■ **Exercise aim**: What is needed is an exact copy of the line with "body_size: -450" and all lines that follow it in the entries below, the last line included.

Stored data:
[Start of Attachment]

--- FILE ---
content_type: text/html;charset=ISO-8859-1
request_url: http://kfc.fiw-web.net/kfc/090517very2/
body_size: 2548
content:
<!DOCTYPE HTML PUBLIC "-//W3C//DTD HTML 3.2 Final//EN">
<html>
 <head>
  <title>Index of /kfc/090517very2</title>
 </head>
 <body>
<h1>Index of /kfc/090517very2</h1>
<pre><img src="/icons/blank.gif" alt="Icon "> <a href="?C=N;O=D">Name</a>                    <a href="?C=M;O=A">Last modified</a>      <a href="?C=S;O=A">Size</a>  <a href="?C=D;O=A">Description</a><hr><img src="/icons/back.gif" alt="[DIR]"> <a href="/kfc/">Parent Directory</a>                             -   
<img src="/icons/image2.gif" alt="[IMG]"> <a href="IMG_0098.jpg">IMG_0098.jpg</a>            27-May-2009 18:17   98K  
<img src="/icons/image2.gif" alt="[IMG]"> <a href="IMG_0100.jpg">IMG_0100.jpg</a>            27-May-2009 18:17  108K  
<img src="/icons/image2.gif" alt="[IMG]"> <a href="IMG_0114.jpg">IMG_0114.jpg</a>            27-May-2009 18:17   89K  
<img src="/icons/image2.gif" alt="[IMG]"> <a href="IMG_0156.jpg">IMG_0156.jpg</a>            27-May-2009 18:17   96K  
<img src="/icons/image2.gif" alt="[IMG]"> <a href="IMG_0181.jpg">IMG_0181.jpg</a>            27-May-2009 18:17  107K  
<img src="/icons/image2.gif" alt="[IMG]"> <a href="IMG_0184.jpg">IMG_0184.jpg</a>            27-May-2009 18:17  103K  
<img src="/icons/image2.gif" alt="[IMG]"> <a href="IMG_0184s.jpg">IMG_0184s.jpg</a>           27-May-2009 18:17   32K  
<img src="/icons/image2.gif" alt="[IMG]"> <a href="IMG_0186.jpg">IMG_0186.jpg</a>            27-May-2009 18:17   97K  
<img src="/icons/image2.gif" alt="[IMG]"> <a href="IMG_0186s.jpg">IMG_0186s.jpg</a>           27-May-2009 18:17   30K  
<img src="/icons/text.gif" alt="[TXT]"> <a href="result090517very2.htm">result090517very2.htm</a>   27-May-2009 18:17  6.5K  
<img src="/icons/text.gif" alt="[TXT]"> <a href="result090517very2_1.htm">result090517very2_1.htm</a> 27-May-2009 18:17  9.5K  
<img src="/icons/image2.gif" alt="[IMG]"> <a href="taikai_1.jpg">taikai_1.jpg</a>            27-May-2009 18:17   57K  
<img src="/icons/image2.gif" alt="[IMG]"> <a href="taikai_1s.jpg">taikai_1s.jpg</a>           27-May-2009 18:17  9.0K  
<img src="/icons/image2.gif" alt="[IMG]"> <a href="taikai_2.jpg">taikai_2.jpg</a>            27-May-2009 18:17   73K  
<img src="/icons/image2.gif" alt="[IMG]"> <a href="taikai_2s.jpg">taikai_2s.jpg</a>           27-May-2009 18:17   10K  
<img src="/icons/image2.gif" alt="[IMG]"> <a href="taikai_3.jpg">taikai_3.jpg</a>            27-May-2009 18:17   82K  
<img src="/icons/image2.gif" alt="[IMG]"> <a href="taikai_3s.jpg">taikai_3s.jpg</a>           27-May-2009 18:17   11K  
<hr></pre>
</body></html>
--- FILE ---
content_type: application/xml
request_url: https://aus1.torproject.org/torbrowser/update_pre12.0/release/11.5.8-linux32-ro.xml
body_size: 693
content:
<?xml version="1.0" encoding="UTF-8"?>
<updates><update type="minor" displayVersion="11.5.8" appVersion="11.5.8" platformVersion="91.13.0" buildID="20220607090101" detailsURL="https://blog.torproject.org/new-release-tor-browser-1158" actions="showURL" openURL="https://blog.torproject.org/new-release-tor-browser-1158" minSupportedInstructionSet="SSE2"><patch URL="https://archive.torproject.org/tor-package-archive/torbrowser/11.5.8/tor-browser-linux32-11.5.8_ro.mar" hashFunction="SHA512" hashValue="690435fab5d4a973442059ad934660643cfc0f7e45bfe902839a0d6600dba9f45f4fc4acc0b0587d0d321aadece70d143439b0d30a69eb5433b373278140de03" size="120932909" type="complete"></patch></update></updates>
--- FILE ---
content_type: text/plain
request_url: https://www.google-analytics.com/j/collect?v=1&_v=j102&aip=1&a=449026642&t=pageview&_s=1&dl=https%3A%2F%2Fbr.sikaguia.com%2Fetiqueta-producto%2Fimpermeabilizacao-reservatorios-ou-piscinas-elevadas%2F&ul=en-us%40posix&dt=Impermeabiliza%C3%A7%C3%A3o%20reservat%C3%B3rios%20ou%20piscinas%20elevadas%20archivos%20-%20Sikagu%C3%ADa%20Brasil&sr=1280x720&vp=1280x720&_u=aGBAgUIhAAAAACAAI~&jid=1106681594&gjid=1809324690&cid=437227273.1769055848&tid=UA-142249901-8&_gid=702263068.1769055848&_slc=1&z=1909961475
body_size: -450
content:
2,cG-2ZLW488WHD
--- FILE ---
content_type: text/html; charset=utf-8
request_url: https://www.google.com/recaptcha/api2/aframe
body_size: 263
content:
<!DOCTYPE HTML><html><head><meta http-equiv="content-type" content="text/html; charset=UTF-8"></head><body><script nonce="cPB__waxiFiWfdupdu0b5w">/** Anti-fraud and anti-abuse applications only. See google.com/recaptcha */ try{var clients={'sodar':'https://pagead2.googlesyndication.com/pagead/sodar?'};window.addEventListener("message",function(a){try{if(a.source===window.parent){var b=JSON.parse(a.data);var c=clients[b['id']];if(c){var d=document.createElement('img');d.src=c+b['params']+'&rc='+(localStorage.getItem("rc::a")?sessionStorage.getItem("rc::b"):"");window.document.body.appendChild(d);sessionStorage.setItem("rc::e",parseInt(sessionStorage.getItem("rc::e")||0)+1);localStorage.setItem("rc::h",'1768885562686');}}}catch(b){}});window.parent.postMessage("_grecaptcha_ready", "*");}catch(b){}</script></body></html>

[End of Attachment]

■ **Reply**:
body_size: -450
content:
2,cG-2ZLW488WHD
--- FILE ---
content_type: text/html; charset=utf-8
request_url: https://www.google.com/recaptcha/api2/aframe
body_size: 263
content:
<!DOCTYPE HTML><html><head><meta http-equiv="content-type" content="text/html; charset=UTF-8"></head><body><script nonce="cPB__waxiFiWfdupdu0b5w">/** Anti-fraud and anti-abuse applications only. See google.com/recaptcha */ try{var clients={'sodar':'https://pagead2.googlesyndication.com/pagead/sodar?'};window.addEventListener("message",function(a){try{if(a.source===window.parent){var b=JSON.parse(a.data);var c=clients[b['id']];if(c){var d=document.createElement('img');d.src=c+b['params']+'&rc='+(localStorage.getItem("rc::a")?sessionStorage.getItem("rc::b"):"");window.document.body.appendChild(d);sessionStorage.setItem("rc::e",parseInt(sessionStorage.getItem("rc::e")||0)+1);localStorage.setItem("rc::h",'1768885562686');}}}catch(b){}});window.parent.postMessage("_grecaptcha_ready", "*");}catch(b){}</script></body></html>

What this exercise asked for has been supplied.